### EXERCISE
Reproduce the listing that follows with no differences at all.
#### LISTED ENTRIES
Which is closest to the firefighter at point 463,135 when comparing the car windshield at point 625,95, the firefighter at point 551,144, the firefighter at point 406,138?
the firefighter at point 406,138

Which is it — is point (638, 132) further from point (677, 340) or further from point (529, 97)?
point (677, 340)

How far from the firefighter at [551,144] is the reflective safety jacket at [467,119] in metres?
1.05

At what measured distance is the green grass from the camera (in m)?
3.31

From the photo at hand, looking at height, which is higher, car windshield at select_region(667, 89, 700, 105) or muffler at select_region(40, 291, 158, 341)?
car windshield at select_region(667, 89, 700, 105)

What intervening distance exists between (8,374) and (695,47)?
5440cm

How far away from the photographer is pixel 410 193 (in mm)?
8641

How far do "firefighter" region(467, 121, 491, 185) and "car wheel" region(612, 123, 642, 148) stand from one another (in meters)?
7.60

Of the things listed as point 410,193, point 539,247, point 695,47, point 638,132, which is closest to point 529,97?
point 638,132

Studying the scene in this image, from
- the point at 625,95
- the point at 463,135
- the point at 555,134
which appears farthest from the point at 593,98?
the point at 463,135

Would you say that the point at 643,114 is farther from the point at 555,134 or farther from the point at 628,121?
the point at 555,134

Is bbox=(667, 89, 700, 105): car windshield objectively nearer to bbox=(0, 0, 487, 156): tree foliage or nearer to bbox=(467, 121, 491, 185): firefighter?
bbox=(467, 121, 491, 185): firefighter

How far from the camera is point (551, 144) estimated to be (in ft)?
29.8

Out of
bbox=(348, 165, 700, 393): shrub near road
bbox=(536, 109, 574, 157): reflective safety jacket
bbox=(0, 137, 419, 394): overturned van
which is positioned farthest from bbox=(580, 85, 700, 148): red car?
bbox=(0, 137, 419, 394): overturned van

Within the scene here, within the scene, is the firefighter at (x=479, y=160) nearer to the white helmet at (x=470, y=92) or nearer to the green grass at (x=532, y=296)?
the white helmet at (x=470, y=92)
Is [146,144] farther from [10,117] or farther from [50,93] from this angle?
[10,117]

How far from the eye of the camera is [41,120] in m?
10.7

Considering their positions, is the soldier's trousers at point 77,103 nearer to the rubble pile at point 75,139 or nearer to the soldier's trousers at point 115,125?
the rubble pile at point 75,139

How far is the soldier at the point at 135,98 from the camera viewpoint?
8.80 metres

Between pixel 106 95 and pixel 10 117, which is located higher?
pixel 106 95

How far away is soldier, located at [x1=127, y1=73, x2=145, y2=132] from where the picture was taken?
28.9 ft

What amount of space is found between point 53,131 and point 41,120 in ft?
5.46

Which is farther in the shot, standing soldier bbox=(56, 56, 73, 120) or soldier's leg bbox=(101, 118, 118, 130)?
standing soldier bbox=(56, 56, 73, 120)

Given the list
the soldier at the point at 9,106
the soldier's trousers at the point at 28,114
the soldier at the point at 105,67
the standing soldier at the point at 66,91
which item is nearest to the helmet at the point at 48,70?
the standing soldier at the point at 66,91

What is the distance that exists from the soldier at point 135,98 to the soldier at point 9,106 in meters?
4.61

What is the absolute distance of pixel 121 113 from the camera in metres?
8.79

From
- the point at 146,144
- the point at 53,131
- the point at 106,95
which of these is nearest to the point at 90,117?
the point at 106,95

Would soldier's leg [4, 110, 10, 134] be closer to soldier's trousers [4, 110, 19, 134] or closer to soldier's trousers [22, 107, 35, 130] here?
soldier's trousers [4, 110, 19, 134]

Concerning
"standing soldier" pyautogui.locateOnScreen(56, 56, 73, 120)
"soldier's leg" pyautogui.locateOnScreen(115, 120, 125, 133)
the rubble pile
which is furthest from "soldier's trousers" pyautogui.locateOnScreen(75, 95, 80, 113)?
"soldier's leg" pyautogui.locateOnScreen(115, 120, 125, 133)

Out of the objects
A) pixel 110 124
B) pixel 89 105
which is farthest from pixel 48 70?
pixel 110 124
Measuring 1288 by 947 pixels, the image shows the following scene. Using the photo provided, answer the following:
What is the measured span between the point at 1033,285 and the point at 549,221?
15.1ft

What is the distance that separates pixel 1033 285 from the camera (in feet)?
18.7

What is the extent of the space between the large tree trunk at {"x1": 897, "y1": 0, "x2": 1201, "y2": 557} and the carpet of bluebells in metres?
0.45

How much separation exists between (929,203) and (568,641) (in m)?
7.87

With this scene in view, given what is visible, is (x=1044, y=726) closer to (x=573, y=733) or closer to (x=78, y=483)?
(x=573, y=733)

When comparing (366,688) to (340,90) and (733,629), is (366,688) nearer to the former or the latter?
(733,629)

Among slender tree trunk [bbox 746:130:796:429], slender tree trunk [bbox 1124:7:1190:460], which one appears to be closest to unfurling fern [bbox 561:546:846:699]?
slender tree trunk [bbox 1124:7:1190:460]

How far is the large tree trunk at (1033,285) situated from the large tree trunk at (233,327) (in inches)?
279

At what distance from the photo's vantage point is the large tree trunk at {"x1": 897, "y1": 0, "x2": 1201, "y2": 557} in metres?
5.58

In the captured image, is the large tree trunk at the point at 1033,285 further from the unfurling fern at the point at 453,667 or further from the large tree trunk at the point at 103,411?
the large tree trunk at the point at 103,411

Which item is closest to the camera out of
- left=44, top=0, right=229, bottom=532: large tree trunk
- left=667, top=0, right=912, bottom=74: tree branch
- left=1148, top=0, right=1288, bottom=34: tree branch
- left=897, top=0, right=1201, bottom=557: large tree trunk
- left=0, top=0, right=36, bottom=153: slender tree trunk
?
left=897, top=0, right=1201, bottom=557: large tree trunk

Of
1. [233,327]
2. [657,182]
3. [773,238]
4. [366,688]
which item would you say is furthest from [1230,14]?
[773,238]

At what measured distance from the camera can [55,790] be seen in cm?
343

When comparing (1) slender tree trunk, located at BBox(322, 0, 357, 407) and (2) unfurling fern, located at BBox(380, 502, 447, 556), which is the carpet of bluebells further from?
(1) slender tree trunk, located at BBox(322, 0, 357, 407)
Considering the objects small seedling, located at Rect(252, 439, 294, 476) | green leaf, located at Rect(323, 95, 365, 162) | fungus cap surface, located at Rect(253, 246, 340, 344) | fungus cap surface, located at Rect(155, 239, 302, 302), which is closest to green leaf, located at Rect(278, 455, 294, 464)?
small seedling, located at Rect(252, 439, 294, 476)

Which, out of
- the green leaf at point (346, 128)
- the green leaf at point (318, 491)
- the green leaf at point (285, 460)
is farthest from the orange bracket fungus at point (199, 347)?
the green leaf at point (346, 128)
########
### FINAL RESULT
Which is closest to the firefighter at point 463,135 when comparing the car windshield at point 625,95, the firefighter at point 551,144, the firefighter at point 406,138?
the firefighter at point 406,138

Which is it — is point (638, 132) further from point (677, 340) or further from point (529, 97)?
point (677, 340)

How far from the firefighter at [551,144] is the reflective safety jacket at [467,119] in metres?
1.05

At what measured distance is the green grass from the camera (in m)?
3.31

From the photo at hand, looking at height, which is higher, car windshield at select_region(667, 89, 700, 105) or muffler at select_region(40, 291, 158, 341)?
car windshield at select_region(667, 89, 700, 105)

What intervening distance exists between (8,374) and (695,47)?
5440cm

How far away from the photographer is pixel 410 193 (in mm)?
8641

How far do "firefighter" region(467, 121, 491, 185) and "car wheel" region(612, 123, 642, 148) stand from one another (in meters)?
7.60

Of the things listed as point 410,193, point 539,247, point 695,47, point 638,132, which is closest to point 529,97?
point 638,132

Studying the scene in this image, from
- the point at 625,95
- the point at 463,135
- the point at 555,134
which appears farthest from the point at 593,98?
the point at 463,135

Would you say that the point at 643,114 is farther from the point at 555,134 or farther from the point at 628,121?
the point at 555,134

Is bbox=(667, 89, 700, 105): car windshield objectively nearer to bbox=(0, 0, 487, 156): tree foliage or nearer to bbox=(467, 121, 491, 185): firefighter?
bbox=(467, 121, 491, 185): firefighter

How far from the camera is point (551, 144) estimated to be (in ft)?
29.8

Out of
bbox=(348, 165, 700, 393): shrub near road
bbox=(536, 109, 574, 157): reflective safety jacket
bbox=(0, 137, 419, 394): overturned van
which is positioned farthest from bbox=(580, 85, 700, 148): red car?
bbox=(0, 137, 419, 394): overturned van

Within the scene here, within the scene, is the firefighter at (x=479, y=160) nearer to the white helmet at (x=470, y=92) or nearer to the green grass at (x=532, y=296)?
the white helmet at (x=470, y=92)
Is [146,144] farther from [10,117] or farther from [50,93] from this angle?
[10,117]

How far from the eye of the camera is [41,120] in m?
10.7

Considering their positions, is the soldier's trousers at point 77,103 nearer to the rubble pile at point 75,139 or nearer to the soldier's trousers at point 115,125?
the rubble pile at point 75,139

How far is the soldier at the point at 135,98 from the camera viewpoint?
8.80 metres

Between pixel 106 95 and pixel 10 117, which is located higher?
pixel 106 95

How far away is soldier, located at [x1=127, y1=73, x2=145, y2=132] from where the picture was taken?
28.9 ft

What amount of space is found between point 53,131 and point 41,120 in ft?
5.46

Which is farther in the shot, standing soldier bbox=(56, 56, 73, 120) or soldier's leg bbox=(101, 118, 118, 130)?
standing soldier bbox=(56, 56, 73, 120)

Given the list
the soldier at the point at 9,106
the soldier's trousers at the point at 28,114
the soldier at the point at 105,67
the standing soldier at the point at 66,91
which item is nearest to the helmet at the point at 48,70?
the standing soldier at the point at 66,91

What is the distance that exists from the soldier at point 135,98 to the soldier at point 9,106 in meters?
4.61

What is the absolute distance of pixel 121 113 from the camera in metres?
8.79

From
- the point at 146,144
- the point at 53,131
- the point at 106,95
which of these is nearest to the point at 90,117?
the point at 106,95

Would soldier's leg [4, 110, 10, 134] be closer to soldier's trousers [4, 110, 19, 134] or closer to soldier's trousers [22, 107, 35, 130] here?
soldier's trousers [4, 110, 19, 134]

Concerning
"standing soldier" pyautogui.locateOnScreen(56, 56, 73, 120)
"soldier's leg" pyautogui.locateOnScreen(115, 120, 125, 133)
the rubble pile
which is furthest from "soldier's trousers" pyautogui.locateOnScreen(75, 95, 80, 113)?
"soldier's leg" pyautogui.locateOnScreen(115, 120, 125, 133)

Out of the objects
A) pixel 110 124
B) pixel 89 105
which is farthest from pixel 48 70?
pixel 110 124
Measuring 1288 by 947 pixels, the image shows the following scene. Using the photo provided, answer the following:
What is the measured span between the point at 1033,285 and the point at 549,221?
15.1ft

What is the distance that separates pixel 1033 285 from the camera (in feet)?
18.7

What is the extent of the space between the large tree trunk at {"x1": 897, "y1": 0, "x2": 1201, "y2": 557} and the carpet of bluebells in metres?
0.45

How much separation exists between (929,203) and (568,641) (in m)?
7.87

With this scene in view, given what is visible, is (x=1044, y=726) closer to (x=573, y=733) or closer to (x=78, y=483)?
(x=573, y=733)

When comparing (366,688) to (340,90) and (733,629), is (366,688) nearer to the former or the latter?
(733,629)

Among slender tree trunk [bbox 746:130:796:429], slender tree trunk [bbox 1124:7:1190:460], which one appears to be closest to unfurling fern [bbox 561:546:846:699]?
slender tree trunk [bbox 1124:7:1190:460]

How far is the large tree trunk at (1033,285) situated from the large tree trunk at (233,327) (in inches)?
279

At what distance from the photo's vantage point is the large tree trunk at {"x1": 897, "y1": 0, "x2": 1201, "y2": 557} in metres?
5.58

In the captured image, is the large tree trunk at the point at 1033,285 further from the unfurling fern at the point at 453,667 or further from the large tree trunk at the point at 103,411?
the large tree trunk at the point at 103,411

Which item is closest to the camera out of
- left=44, top=0, right=229, bottom=532: large tree trunk
- left=667, top=0, right=912, bottom=74: tree branch
- left=1148, top=0, right=1288, bottom=34: tree branch
- left=897, top=0, right=1201, bottom=557: large tree trunk
- left=0, top=0, right=36, bottom=153: slender tree trunk
?
left=897, top=0, right=1201, bottom=557: large tree trunk

Of
1. [233,327]
2. [657,182]
3. [773,238]
4. [366,688]
which item would you say is furthest from [1230,14]?
[773,238]

At what measured distance from the camera can [55,790] be seen in cm?
343

When comparing (1) slender tree trunk, located at BBox(322, 0, 357, 407) and (2) unfurling fern, located at BBox(380, 502, 447, 556), which is the carpet of bluebells further from?
(1) slender tree trunk, located at BBox(322, 0, 357, 407)
Considering the objects small seedling, located at Rect(252, 439, 294, 476) | green leaf, located at Rect(323, 95, 365, 162) | fungus cap surface, located at Rect(253, 246, 340, 344) | fungus cap surface, located at Rect(155, 239, 302, 302), which is closest to green leaf, located at Rect(278, 455, 294, 464)?
small seedling, located at Rect(252, 439, 294, 476)

Which, out of
- the green leaf at point (346, 128)
- the green leaf at point (318, 491)
- the green leaf at point (285, 460)
is farthest from the orange bracket fungus at point (199, 347)?
the green leaf at point (346, 128)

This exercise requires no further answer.